Esas manos agitándose incansables eran como el aleteo de aves antes de marcharse
Cuando el jardinero de nuestro colegio, –por el peso reglamentario de sus años de servicio–, tuvo que despedirse de nosotros para acogerse al gozo de su pensión, nos echó un cuento tierno como para amortizar la pena que inevitablemente nos iban a deparar nuestros mutuos adioses.
Nos hizo salir al patio y allí, frente a un corpulento sauce llorón –para colmo de los pesares– nos contó que una vez existió un fresco arbolito de ramas acogedoras donde anidaban y retozaban, todo el día, muchos pajaritos traviesos.
El árbol, de tanto estar con ellos, no sólo los conocía muy bien a todos, también los apreciaba y gozaba de su compañía. Y cuando llovía o hacía frío, más intimaban las aves con sus hojas, y él más las abrazaba con sus ramas. Y si el calor las molestaba, éstas se aliaban con la brisa, y entre ambos las refrescaban mejor. Si los felinos las acechaban, entonces el árbol trenzaba mejor sus guardianas hojas para reforzar la protección.
Pasaron rápidamente los días y llegaron las frías vísperas del invierno. Y todo el ambiente se tiño del gris propio de las despedidas, a la par que las emigrantes se alistaban para ir en busca de horizontes seguros.
El árbol lo advirtió. La total ausencia de sus amigas era inminente. Y, casi en seguida, una tras otra, o varias simultáneamente, fueron alzando el vuelo, en presencia del viejo árbol cuyas ramas ondeantes simulaban, ante las ráfagas del viento, los vaivenes de las manos que se agitan, graficando esos adioses que nos alteran y que nos duelen. Experimentó ciertamente un hondo pesar, pero orgullo también, como si fueran hijas listas a desposarse inevitablemente con amores por estrenar.
Al ocaso, ya estaba solo y su figura nostálgica en seguida se mezcló con las sombras.
Pero no fue el final de la historia del árbol. Al otro día, recién cobraron color las criaturas, al contacto con la aurora, resurgió acicalado, pleno de brillante rocío, más que de costumbre: “¡Qué bonito luce! –comentaron al punto los observadores– es poesía pura adornando el paisaje!” Lo que no sabían era que la despedida de las aves lo había afectado demasiado, y eso que percibían como perlas brillantes era metáfora; en verdad eran las lágrimas vertidas en conjunto por sus hojas, la tarde anterior, que se convirtieron prodigiosamente durante la noche en radiante rocío en forma de perlas. Fue como si, durante la noche, el árbol hubiera sido capaz de convertir todos los adioses tristes de las aves, en matutinas bendiciones para el mundo.

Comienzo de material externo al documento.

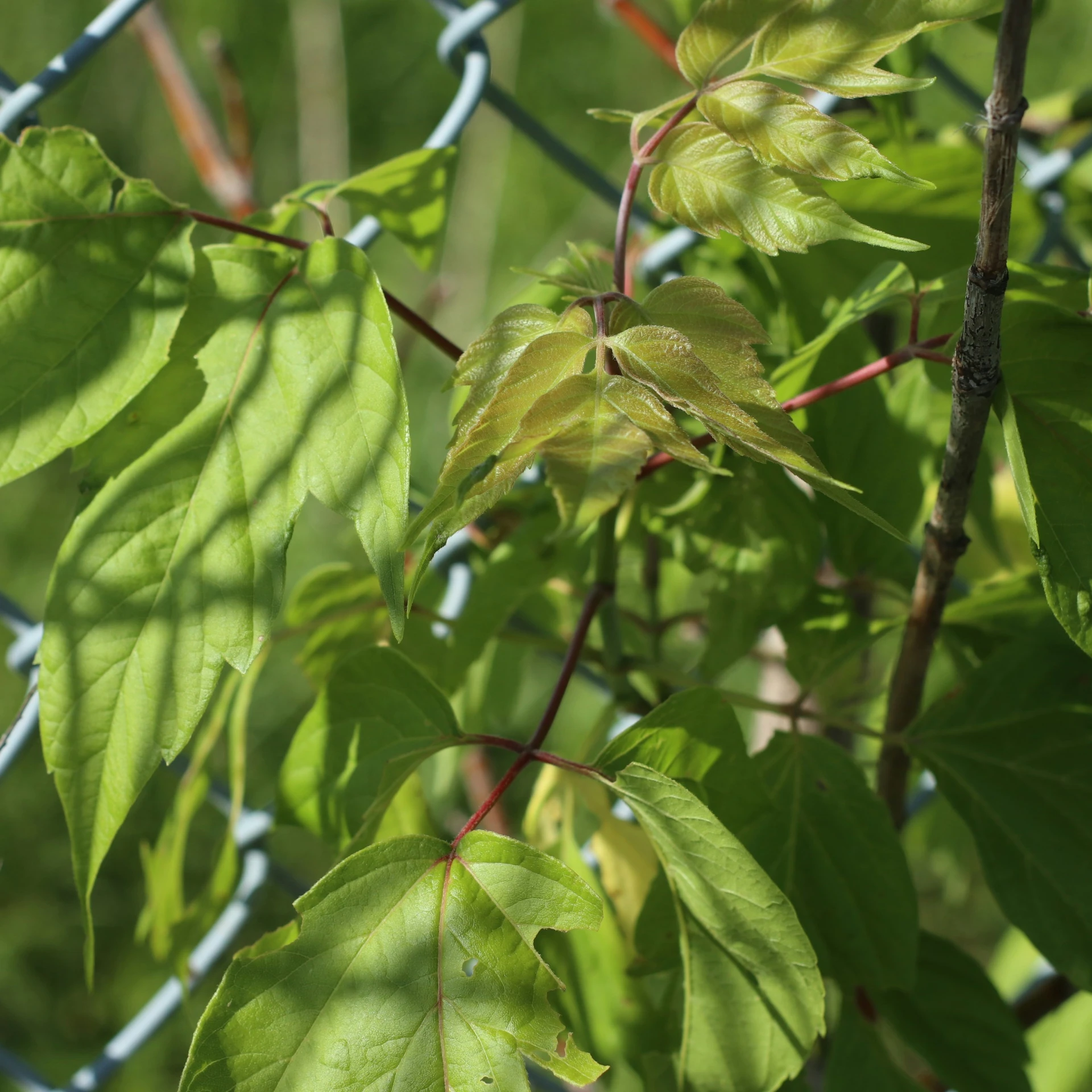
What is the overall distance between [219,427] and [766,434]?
21cm

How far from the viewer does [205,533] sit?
38 cm

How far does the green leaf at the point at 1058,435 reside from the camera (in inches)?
14.4

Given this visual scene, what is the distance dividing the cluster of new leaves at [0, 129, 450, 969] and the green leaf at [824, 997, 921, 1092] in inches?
12.8

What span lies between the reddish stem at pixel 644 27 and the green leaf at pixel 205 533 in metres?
0.43

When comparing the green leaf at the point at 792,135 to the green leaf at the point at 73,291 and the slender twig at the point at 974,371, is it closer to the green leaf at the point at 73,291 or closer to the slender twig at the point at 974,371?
the slender twig at the point at 974,371

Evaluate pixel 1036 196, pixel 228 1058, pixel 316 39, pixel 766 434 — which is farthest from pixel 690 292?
pixel 316 39

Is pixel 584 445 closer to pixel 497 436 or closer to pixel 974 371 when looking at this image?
pixel 497 436

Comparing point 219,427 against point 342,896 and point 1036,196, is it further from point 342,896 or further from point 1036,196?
point 1036,196

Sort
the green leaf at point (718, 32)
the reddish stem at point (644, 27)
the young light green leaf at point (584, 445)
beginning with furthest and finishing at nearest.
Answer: the reddish stem at point (644, 27), the green leaf at point (718, 32), the young light green leaf at point (584, 445)

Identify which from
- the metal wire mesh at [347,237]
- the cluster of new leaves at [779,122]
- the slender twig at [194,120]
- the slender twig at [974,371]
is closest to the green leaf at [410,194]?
the metal wire mesh at [347,237]

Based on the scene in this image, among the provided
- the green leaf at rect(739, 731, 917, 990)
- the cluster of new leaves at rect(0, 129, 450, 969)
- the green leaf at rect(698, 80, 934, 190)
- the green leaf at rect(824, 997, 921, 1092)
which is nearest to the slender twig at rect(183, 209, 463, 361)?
the cluster of new leaves at rect(0, 129, 450, 969)

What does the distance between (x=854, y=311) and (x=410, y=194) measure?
206 mm

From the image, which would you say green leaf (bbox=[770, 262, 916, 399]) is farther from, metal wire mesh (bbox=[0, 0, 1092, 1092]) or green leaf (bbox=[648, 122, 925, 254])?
metal wire mesh (bbox=[0, 0, 1092, 1092])

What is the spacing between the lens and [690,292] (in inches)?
13.8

–Las grandes despedidas, –concluyó el jardinero, ya a punto de partir–, son también, en principio, grandes pérdidas que empobrecen el ánimo y afligen. Nos causan pesadumbre, como cualquier renuncia. Nos hurtan lágrimas, como cualquier congoja. Y son ineludibles ingredientes del menú ofrecido por la vida. Pero, como toda pena sobre esta tierra, tal como lo hizo el árbol, deberá permutarse por inspiración, para poder seguir viviendo exitosamente, sin depresión ni fiasco. –Tras un suspiro de pausa, sabiendo que había sonado la hora de ponerse en camino, agregó: –¡Ojalá uno pudiera remplazar el duelo de una bendición perdida, por el recuerdo feliz de haberla obtenido y disfrutado!
Luego, sujetó su maleta de viajero, no sin antes, echar un último vistazo a la fachada del edificio donde había pasado largos años de su trabajo, como intentando tatuarla en sus pupilas.

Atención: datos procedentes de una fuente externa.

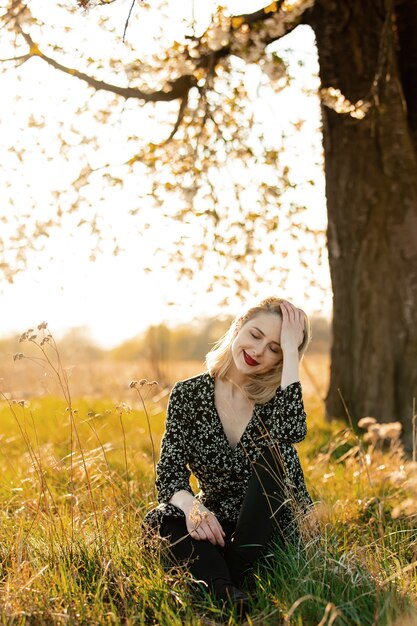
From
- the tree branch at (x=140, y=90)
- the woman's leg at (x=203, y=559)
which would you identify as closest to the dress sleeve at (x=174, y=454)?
the woman's leg at (x=203, y=559)

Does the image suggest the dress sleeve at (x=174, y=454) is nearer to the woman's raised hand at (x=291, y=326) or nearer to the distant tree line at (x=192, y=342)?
the woman's raised hand at (x=291, y=326)

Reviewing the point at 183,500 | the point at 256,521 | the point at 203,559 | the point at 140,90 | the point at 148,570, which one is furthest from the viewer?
the point at 140,90

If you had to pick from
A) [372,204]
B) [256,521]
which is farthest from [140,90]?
[256,521]

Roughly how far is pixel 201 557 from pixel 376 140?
450 centimetres

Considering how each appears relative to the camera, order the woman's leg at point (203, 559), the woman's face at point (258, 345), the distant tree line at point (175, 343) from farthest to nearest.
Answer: the distant tree line at point (175, 343) → the woman's face at point (258, 345) → the woman's leg at point (203, 559)

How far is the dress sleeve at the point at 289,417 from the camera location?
3.79 m

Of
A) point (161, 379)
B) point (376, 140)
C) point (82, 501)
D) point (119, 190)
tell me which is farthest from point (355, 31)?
point (161, 379)

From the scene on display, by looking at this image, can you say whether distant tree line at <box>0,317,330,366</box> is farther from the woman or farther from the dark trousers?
the dark trousers

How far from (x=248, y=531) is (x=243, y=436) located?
0.58 meters

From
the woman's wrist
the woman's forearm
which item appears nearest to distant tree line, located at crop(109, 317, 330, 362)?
the woman's forearm

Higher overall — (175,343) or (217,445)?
(217,445)

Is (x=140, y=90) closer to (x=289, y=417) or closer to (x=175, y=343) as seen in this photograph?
(x=289, y=417)

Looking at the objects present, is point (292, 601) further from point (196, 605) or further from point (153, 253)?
point (153, 253)

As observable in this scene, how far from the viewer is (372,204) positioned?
6.84 m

Y, por último, nos fue diciendo “adiós” a cada uno, agitando una y otra vez la mano. Y mientras multiplicaba el número de adioses, nosotros agitábamos también incansables hacia él nuestras manos. Eran como el aleteo de las aves antes de emigrar. Pero distinto al cuento, nosotros nos quedábamos, y el buen hombre se marchaba. Unos juramentaron recordarlo con afecto, agradecidos. Otros prometieron ser lindos amigos de quienes se quedaban... mientras se quedaban.
Yo, como soy tan sentimental, no prometí no llorar en las despedidas, ni en la tuya ni en la mía; bregar sí a sonreír y que tú también sonrías. (Así sabremos que hemos hecho feliz compañía). Pero la verdad es que deberíamos ser como ese árbol del cuento. Ser poesía y que tú también seas poesía: Ahora y en la hora de tu ausencia y de la mía.